SUPPLIED TEXT.
Curation Progress

Alation Cloud Service Applies to Alation Cloud Service instances of Alation

Customer Managed Applies to customer-managed instances of Alation

Available from release V R3 (5.6.x)

By default, the report is pre-filtered for the current user being the steward. The current user is added to the Steward field on data objects.

The calculation is performed on the Title, Description, standard (“built-in”), and custom fields for each object as well as all of the child objects of the parent object where Steward = a specific user. All of the fields must be curated, be filled with a value, for an object to reach 100 percent curation progress.

The overall completion of curation of data objects by a steward is represented as a horizontal graph with percentage of completion along with the number of objects.

Summary View on My Stewardship Dashboard

Note that My Stewardship Dashboard shows an “at a glance” summary of this report.

../../_images/Screen_Shot_2019-06-11_at_7.25.11_PM.png

Curation Progress summary view has several filters you can use to focus on a more specific set of catalog objects:

  • Steward value of the Steward field on a data object. The default view is to display the curation progress for the logged in user.  If you select a different user, the report will change to show the curation progress of the selected user. You can also remove this filter and view the data for all Stewards.

  • Data Type List filter with such options as Data Sources, Schemas, Tables, and Columns. Use this filter to narrow the report down to one type of catalog objects.

  • Filter In Quick filter that allows searching for and filtering for a specific object. You can search among available specific:

    • Data

    • Sources

    • Schemas

    • Tables

Note

When you set Filter In, Alation will auto-set the Data Type filter to the child object type of the selected object and disable the Data Type filter. Thus, Filter In sets the parent object.

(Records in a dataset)
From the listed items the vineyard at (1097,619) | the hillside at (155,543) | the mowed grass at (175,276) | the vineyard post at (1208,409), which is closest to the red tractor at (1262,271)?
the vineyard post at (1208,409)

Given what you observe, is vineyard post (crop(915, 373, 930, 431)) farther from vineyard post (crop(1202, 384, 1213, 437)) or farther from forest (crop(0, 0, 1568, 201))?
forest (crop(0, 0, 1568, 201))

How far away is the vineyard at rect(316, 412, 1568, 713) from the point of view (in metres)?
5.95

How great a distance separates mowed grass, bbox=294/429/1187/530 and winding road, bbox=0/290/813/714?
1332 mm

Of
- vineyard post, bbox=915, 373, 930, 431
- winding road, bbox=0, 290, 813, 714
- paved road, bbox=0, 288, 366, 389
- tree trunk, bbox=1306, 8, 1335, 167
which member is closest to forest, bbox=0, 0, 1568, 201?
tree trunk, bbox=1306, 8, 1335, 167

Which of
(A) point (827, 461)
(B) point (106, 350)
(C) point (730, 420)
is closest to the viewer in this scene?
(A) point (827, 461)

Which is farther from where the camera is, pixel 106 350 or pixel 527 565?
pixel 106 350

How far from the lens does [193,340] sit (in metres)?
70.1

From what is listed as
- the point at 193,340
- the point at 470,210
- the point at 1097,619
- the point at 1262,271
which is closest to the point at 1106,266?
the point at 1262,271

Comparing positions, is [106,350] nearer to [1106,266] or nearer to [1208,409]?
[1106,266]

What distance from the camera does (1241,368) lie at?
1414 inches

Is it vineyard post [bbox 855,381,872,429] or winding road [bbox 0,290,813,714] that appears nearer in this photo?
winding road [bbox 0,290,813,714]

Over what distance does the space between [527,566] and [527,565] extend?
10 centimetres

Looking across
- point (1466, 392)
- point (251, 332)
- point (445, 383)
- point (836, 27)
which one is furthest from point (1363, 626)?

WORK TO COMPLETE.
a. According to the Curation Progress text, from which release is the report available?
b. From the Curation Progress text, set down the passage that begins at the words "By default, the" and stop after the words "number of objects.".
c. List the filters that the Curation Progress text names for the Curation Progress summary view.
Rely only on the Curation Progress text, not on the material.

ANSWERS FOR THE EXERCISE.
a. Release V R3 (5.6.x)

b.
By default, the report is pre-filtered for the current user being the steward. The current user is added to the Steward field on data objects.

The calculation is performed on the Title, Description, standard (“built-in”), and custom fields for each object as well as all of the child objects of the parent object where Steward = a specific user. All of the fields must be curated, be filled with a value, for an object to reach 100 percent curation progress.

The overall completion of curation of data objects by a steward is represented as a horizontal graph with percentage of completion along with the number of objects.

c. Steward, Data Type, Filter In